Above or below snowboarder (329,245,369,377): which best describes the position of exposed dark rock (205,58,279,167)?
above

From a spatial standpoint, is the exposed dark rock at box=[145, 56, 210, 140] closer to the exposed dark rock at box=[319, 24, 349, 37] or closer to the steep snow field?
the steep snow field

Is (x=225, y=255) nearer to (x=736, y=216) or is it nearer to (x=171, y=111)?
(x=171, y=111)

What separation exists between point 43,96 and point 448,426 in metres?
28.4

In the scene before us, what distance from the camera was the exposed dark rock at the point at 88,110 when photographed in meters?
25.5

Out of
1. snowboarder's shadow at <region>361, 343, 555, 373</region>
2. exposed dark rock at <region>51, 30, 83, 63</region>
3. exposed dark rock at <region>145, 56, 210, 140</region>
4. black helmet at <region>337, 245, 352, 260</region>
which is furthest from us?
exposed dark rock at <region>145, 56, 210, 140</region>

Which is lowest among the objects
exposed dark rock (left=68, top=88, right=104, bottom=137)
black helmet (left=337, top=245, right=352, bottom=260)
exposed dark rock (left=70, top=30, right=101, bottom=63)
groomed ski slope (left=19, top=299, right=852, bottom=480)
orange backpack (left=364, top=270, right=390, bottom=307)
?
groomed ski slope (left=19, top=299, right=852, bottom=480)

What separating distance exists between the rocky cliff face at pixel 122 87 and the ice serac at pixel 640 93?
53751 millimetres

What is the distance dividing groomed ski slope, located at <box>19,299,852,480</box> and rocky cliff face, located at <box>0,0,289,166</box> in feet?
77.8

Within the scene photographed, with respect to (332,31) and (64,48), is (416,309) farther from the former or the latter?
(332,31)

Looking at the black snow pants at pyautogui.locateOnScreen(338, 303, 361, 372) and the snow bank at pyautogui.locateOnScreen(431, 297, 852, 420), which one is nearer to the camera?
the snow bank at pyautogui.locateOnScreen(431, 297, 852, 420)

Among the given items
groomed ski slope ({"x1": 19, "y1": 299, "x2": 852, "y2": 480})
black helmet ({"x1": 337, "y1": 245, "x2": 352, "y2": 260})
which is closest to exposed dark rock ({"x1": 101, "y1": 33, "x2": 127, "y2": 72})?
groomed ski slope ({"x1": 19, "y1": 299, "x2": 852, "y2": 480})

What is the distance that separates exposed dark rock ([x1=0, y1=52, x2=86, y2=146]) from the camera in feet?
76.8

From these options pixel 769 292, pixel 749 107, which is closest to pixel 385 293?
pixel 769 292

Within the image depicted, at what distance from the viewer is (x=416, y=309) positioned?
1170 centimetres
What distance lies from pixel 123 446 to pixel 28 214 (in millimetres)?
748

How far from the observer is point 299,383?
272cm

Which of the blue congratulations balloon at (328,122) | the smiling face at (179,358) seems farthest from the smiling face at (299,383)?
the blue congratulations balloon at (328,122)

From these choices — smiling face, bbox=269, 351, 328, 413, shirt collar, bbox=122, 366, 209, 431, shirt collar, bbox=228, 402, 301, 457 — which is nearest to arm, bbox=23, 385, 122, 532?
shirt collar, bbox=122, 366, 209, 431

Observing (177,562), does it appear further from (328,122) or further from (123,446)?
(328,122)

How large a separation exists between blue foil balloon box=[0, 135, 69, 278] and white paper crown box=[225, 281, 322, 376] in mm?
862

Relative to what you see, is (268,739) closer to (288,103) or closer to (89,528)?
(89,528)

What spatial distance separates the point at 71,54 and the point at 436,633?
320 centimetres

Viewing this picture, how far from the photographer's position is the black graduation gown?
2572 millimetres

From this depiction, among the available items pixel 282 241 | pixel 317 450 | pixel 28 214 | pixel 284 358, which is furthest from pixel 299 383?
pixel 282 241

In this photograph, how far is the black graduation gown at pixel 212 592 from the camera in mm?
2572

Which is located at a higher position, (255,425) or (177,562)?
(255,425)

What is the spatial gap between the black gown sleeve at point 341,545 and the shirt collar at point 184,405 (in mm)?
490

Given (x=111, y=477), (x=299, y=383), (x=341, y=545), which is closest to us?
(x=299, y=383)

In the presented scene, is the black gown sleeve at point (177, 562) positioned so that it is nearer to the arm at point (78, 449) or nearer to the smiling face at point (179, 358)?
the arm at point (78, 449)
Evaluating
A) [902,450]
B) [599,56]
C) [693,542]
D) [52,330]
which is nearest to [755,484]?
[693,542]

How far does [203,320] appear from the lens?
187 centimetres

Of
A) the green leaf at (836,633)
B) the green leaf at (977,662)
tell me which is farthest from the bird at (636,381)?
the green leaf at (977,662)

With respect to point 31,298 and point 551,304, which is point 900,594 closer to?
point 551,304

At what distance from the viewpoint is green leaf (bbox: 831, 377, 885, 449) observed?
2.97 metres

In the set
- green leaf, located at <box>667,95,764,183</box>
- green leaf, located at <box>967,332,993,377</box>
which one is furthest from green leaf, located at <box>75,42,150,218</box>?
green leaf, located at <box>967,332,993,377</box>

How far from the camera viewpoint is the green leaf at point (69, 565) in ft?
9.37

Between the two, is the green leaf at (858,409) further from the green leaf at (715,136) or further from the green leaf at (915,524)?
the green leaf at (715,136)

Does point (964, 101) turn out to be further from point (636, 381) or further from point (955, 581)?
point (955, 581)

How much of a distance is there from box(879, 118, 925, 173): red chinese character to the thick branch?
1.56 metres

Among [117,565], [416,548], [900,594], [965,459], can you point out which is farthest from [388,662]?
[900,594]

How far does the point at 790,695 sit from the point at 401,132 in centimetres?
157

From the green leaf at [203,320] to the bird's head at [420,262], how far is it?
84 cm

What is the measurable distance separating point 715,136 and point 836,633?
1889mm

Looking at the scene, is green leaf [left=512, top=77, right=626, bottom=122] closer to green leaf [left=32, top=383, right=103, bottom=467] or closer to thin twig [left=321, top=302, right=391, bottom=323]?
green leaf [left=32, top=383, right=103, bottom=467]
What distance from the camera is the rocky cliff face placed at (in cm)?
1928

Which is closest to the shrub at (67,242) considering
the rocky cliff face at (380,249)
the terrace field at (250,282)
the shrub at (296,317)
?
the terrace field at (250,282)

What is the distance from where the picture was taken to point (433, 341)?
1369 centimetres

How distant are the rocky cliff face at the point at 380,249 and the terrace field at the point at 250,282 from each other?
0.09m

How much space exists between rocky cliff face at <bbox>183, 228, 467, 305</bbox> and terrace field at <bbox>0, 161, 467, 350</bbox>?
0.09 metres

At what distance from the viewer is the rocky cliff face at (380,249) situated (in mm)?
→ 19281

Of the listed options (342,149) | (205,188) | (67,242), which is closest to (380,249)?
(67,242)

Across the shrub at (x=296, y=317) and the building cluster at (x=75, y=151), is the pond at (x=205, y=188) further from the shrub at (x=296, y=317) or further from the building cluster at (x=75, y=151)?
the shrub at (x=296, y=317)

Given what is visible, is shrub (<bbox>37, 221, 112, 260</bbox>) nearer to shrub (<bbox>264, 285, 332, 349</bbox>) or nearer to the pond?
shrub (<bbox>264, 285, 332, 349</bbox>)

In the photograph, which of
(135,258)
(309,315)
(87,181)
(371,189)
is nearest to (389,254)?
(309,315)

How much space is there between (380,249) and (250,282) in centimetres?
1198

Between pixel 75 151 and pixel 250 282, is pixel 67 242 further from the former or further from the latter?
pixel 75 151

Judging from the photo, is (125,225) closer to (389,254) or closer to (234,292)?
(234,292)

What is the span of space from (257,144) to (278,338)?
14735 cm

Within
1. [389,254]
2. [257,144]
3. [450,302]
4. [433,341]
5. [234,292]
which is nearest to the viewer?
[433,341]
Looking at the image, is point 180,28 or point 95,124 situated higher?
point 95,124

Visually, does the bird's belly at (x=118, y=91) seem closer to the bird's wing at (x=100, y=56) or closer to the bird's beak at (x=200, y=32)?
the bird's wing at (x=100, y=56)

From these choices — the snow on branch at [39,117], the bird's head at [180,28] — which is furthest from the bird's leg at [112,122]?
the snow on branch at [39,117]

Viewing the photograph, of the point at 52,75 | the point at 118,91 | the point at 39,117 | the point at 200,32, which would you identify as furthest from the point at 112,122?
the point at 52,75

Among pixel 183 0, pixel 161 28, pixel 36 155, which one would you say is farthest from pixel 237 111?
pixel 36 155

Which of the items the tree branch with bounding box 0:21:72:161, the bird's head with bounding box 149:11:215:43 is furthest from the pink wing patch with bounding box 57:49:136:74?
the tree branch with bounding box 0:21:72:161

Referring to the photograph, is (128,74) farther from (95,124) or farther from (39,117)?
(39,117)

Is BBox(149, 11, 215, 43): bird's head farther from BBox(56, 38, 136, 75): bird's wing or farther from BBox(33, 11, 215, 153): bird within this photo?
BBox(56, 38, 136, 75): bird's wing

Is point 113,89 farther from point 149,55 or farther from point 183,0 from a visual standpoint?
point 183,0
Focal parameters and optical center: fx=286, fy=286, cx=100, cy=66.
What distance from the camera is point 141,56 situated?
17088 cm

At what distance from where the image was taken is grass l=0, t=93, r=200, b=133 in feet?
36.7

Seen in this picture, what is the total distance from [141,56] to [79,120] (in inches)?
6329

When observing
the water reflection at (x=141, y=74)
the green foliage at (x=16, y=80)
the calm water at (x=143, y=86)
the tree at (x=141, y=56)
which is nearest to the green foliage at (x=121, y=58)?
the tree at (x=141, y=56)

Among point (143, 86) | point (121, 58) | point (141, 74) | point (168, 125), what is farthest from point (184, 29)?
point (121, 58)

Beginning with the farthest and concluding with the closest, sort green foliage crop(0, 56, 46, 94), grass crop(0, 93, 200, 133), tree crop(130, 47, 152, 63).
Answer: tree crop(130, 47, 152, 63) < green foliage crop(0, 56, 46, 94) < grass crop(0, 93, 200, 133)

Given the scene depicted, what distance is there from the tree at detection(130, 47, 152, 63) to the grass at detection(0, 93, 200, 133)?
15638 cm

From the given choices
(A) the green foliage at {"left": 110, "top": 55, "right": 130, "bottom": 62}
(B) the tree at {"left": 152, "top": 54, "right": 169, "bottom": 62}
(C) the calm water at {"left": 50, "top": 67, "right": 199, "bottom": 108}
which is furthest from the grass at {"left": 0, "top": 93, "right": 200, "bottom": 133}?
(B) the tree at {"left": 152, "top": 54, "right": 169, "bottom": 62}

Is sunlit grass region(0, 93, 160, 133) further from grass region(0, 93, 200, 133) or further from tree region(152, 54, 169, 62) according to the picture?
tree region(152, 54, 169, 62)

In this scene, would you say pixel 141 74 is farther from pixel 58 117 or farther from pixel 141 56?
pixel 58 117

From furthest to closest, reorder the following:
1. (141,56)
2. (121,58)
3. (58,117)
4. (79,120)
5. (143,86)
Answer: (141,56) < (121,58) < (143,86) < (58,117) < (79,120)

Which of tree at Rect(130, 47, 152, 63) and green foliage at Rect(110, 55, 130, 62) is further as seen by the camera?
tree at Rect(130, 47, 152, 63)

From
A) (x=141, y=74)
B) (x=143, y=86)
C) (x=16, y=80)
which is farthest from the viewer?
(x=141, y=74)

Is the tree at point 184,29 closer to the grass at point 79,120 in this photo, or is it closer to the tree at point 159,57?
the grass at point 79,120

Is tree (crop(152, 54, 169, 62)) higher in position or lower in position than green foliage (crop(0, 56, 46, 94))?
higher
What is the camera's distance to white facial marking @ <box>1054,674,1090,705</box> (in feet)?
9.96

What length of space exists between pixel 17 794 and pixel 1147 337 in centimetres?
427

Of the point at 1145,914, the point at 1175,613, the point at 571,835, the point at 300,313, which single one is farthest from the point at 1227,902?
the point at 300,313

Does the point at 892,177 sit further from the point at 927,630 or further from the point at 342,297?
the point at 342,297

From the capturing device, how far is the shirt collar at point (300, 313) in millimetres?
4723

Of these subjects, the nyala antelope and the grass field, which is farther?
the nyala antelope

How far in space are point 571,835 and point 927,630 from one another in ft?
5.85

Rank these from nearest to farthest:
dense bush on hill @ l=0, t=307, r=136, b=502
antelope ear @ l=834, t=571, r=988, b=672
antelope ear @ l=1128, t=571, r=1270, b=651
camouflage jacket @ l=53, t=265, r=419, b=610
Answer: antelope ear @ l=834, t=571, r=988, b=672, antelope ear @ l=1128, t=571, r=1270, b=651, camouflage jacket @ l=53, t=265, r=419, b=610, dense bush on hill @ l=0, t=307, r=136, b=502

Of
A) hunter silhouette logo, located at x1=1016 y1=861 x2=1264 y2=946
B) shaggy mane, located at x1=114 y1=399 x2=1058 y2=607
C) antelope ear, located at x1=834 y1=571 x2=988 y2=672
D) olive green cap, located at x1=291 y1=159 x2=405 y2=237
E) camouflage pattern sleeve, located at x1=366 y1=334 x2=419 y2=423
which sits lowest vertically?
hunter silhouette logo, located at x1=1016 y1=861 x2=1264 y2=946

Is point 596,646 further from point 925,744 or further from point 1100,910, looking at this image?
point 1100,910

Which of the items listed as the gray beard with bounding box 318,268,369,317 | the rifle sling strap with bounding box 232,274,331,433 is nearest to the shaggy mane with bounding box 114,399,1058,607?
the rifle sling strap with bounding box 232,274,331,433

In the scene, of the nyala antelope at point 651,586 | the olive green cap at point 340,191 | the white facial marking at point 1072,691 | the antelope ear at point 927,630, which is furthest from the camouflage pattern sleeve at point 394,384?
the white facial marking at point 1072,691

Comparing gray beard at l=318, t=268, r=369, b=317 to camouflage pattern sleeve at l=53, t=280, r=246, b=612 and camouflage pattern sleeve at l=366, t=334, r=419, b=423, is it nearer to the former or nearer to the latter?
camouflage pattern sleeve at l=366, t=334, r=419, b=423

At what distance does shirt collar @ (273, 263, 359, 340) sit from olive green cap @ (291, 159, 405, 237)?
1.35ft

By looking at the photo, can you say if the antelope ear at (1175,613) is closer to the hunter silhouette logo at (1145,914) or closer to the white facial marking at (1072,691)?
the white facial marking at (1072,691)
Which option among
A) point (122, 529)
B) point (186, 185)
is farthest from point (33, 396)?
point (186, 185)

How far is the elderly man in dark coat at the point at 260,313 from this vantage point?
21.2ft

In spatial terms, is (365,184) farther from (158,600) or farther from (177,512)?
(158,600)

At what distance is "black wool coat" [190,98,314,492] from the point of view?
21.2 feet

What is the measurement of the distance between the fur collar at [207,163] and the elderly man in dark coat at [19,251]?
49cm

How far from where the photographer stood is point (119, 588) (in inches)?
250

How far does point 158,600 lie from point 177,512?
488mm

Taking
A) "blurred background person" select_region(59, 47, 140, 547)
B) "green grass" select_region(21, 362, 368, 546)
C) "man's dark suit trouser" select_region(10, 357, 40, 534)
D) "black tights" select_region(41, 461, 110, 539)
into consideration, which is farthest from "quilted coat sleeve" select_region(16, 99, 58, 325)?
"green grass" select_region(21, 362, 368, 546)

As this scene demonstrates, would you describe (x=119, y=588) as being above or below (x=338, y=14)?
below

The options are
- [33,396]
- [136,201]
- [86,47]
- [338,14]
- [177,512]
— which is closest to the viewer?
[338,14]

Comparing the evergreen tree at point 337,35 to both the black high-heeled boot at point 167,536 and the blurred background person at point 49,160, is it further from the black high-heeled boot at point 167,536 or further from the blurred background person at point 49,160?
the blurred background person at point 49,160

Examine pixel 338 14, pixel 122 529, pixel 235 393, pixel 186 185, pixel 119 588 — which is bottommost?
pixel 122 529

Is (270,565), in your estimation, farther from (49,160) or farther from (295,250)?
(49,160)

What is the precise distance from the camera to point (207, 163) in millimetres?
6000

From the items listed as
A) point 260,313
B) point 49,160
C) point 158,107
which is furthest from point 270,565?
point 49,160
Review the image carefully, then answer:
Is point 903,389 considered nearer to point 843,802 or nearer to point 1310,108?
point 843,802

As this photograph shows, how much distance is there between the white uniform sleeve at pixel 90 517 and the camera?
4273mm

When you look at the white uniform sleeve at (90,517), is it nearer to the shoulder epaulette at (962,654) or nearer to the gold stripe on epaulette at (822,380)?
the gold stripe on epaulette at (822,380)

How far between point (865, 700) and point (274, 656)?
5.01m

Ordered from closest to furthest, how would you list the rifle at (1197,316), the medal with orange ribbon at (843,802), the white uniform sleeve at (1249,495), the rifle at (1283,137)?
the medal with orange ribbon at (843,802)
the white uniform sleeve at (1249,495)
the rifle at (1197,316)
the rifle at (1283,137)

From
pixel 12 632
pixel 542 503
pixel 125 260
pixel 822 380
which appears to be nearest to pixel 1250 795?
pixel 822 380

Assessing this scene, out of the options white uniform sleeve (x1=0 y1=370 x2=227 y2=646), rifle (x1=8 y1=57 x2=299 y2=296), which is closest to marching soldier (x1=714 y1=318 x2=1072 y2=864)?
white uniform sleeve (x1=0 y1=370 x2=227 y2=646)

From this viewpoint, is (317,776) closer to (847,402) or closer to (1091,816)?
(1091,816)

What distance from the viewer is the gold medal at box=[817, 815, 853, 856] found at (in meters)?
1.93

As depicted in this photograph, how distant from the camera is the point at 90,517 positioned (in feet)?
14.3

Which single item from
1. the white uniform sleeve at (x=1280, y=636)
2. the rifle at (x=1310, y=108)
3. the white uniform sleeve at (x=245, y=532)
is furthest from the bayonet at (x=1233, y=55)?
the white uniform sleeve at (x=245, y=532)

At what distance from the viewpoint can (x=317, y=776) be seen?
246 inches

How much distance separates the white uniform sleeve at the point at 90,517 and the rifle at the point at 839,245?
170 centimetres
· · ·
• _任务说明_: 请找出上面记录中所有含有单词“standpoint”的行，并逐行完整抄录。

• _完整解答_:
From a spatial standpoint, is the exposed dark rock at box=[145, 56, 210, 140] closer to the exposed dark rock at box=[319, 24, 349, 37] or closer to the steep snow field?
Is point 113,89 farther from point 149,55 or farther from point 183,0 from a visual standpoint?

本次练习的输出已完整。